AIM OF THE TASK: Quote the text of every entry word for word, leaving out the pictures.
*** Opening DATASET RECORDS ***
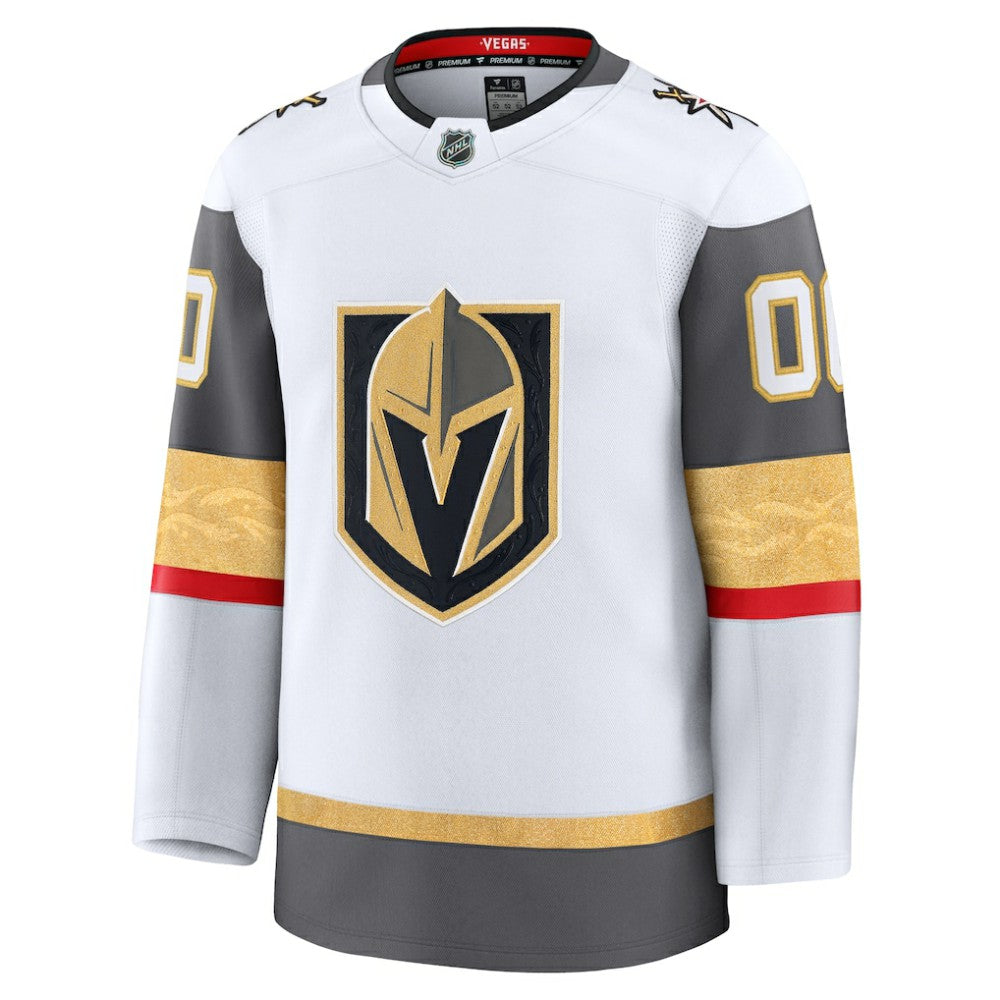 Vegas Golden Knights Fanatics Away Premium Custom Jersey - White - NHL 202055735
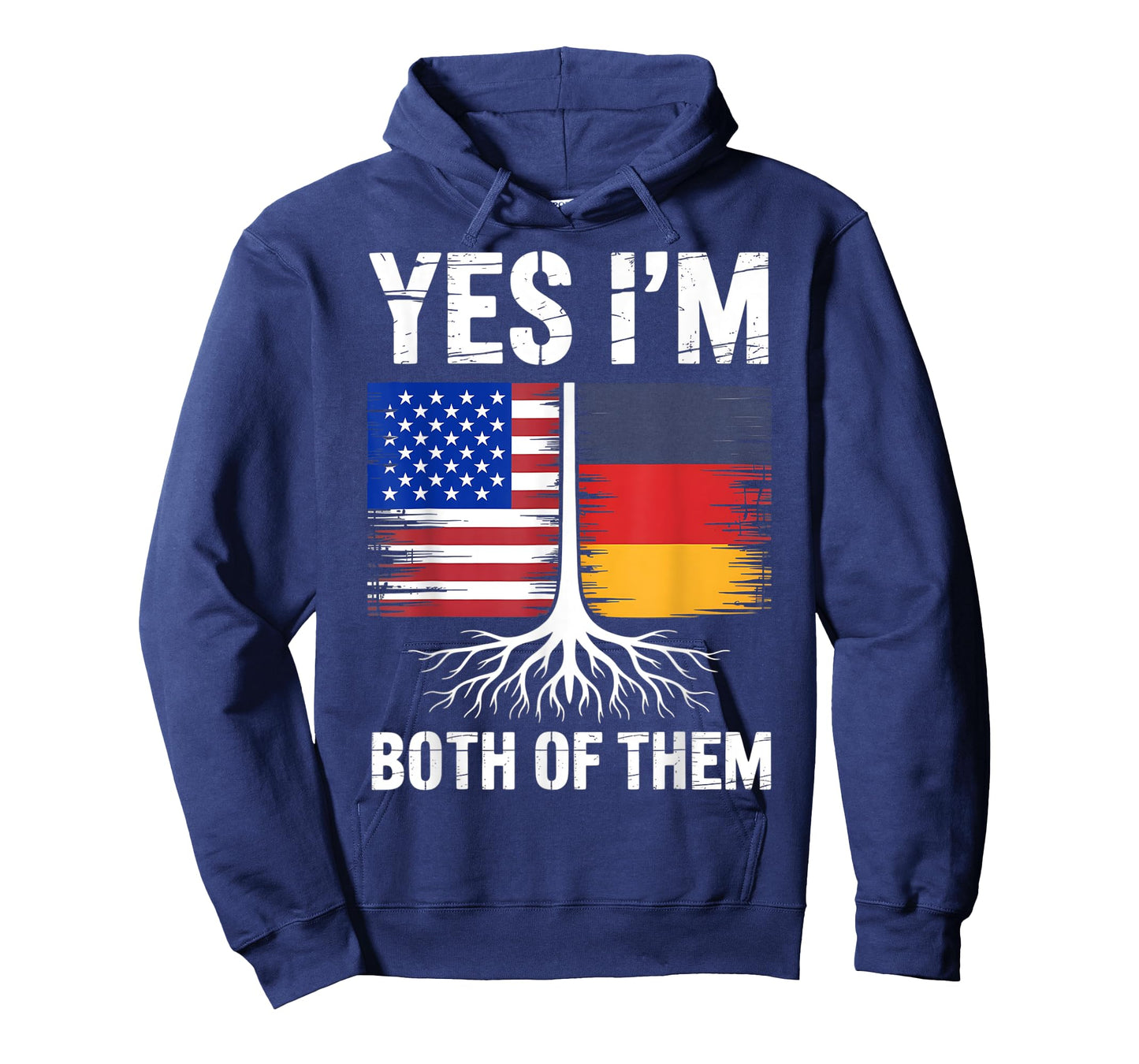 Yes I'm Both American and German Roots DNA Pride T-Shirt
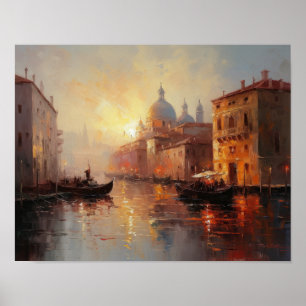 Venedig Italien liggande konstnärlig utskrift Post Poster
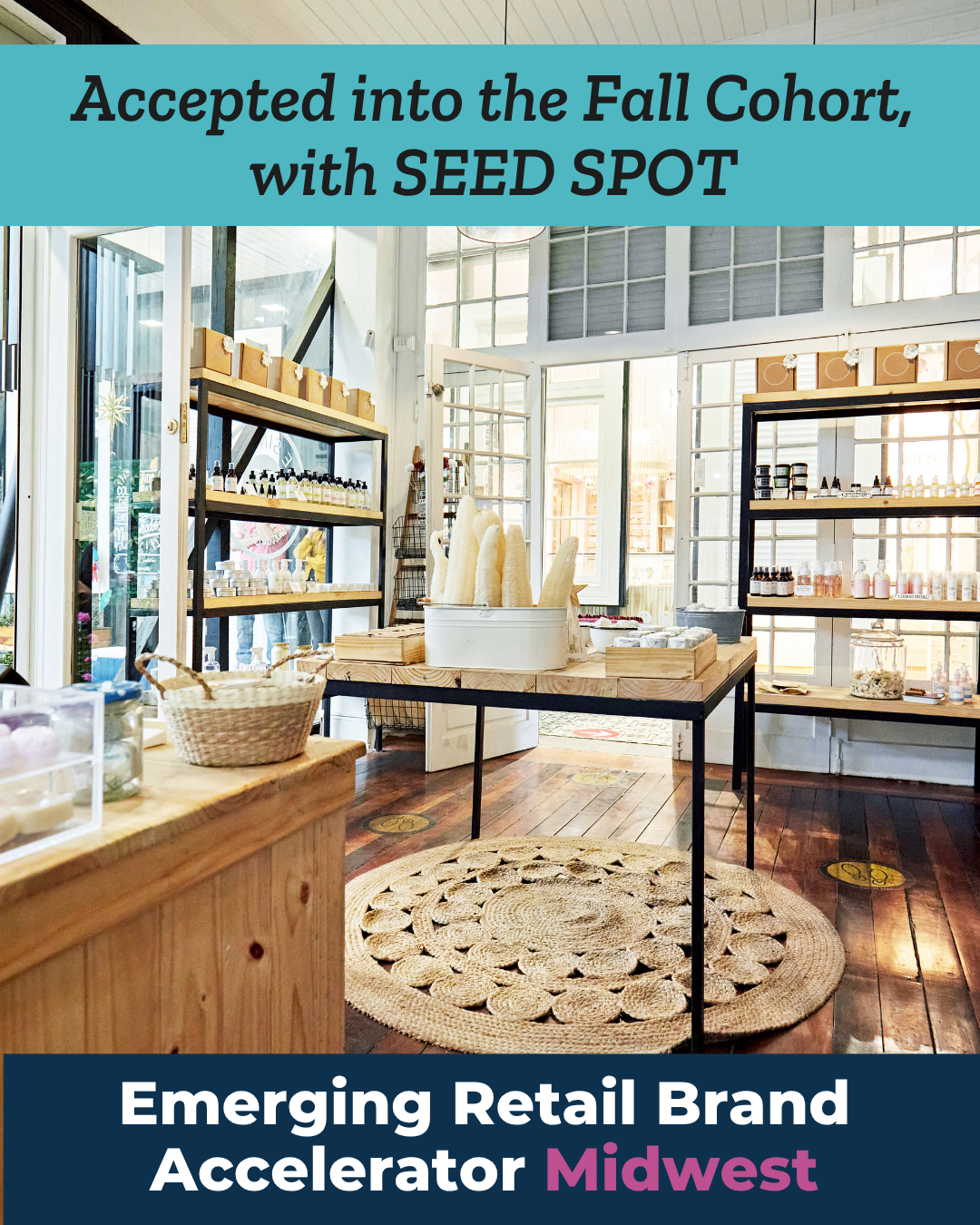 Joyfluent (BrewJoy parent company) accepted into Emerging Retail Brand Accelerator Midwest with SEED SPOT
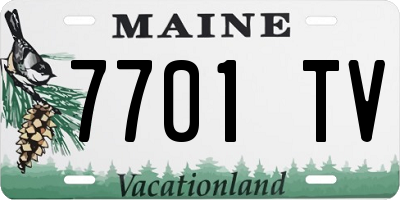 ME license plate 7701TV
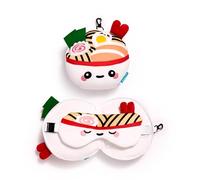 Puckator Relaxeazzz Foodiemals Nori Le Bol de Ramen Coussin de Voyage 2 en 1
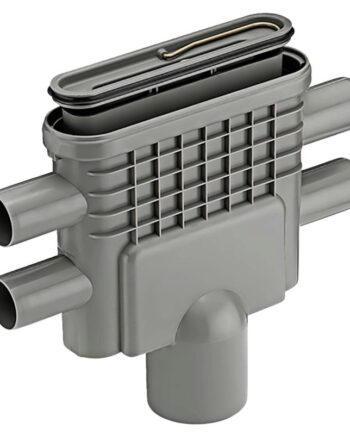 Unidrain Udløbshus Linje Ø75mm Lodret ø40 Sideindl Vandlås - Unidrain 943822545  - 5707692008004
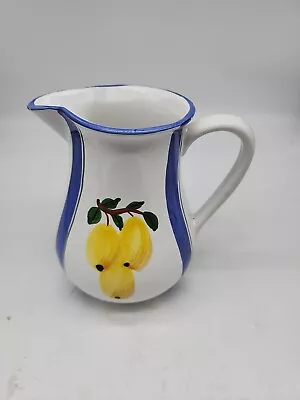 Lemon Pitcher Made In Portugal J Wilfred A Division Of Andrea By Sadek • $14.99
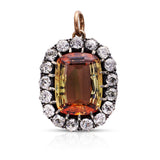 Andalusite-Cluster-Pendant-Diamond-15-Carat-Gold-Vintage-Victorian-Antique-Treasure-Boutique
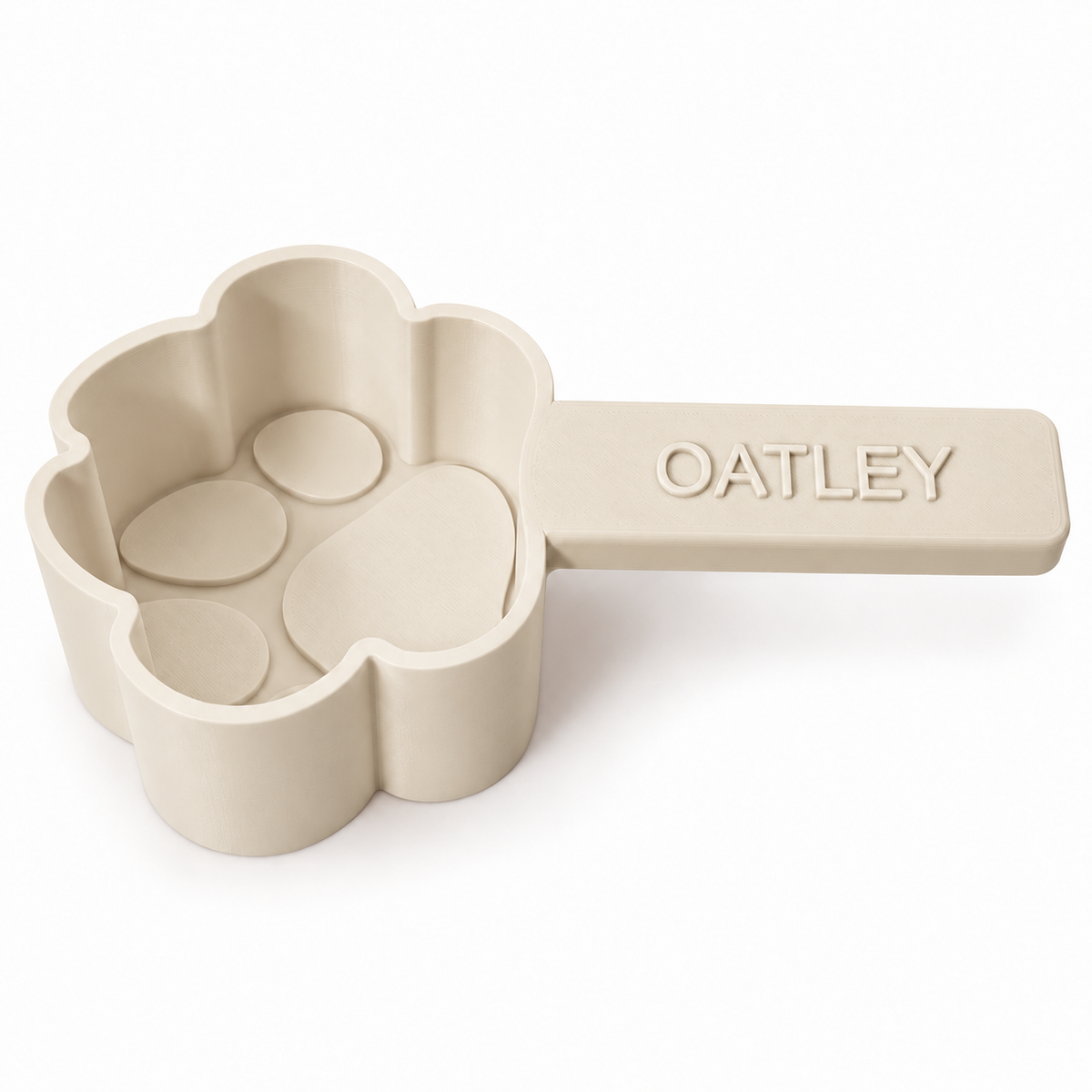 Personalised Paw-Shaped Pet Food Scoop 1/2 Cup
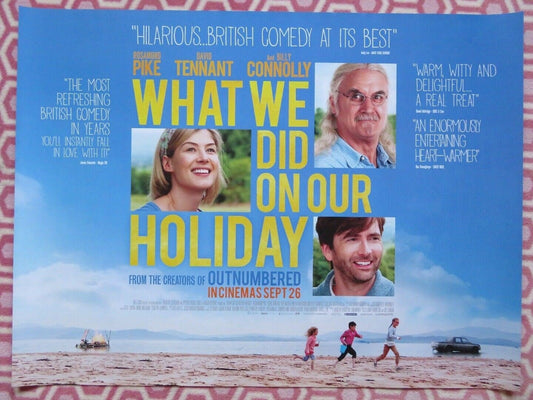 WHAT WE DID ON OUR HOLIDAY QUAD (30"x 40") ROLLED POSTER ROSAMUND PIKE D.TENNANT Rendezvous Cinema Movie posters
*** Closing DATASET RECORDS ***
RESULT OF THIS EXERCISE:
 Vegas Golden Knights Fanatics Away Premium Custom Jersey - White - NHL 202055735
 Yes I'm Both American and German Roots DNA Pride T-Shirt
 Venedig Italien liggande konstnärlig utskrift Post Poster
 Joyfluent (BrewJoy parent company) accepted into Emerging Retail Brand Accelerator Midwest with SEED SPOT
 ME license plate 7701TV
 Puckator Relaxeazzz Foodiemals Nori Le Bol de Ramen Coussin de Voyage 2 en 1
 Unidrain Udløbshus Linje Ø75mm Lodret ø40 Sideindl Vandlås - Unidrain 943822545  - 5707692008004
 Lemon Pitcher Made In Portugal J Wilfred A Division Of Andrea By Sadek • $14.99
 Andalusite-Cluster-Pendant-Diamond-15-Carat-Gold-Vintage-Victorian-Antique-Treasure-Boutique
 Personalised Paw-Shaped Pet Food Scoop 1/2 Cup
 WHAT WE DID ON OUR HOLIDAY QUAD (30"x 40") ROLLED POSTER ROSAMUND PIKE D.TENNANT Rendezvous Cinema Movie posters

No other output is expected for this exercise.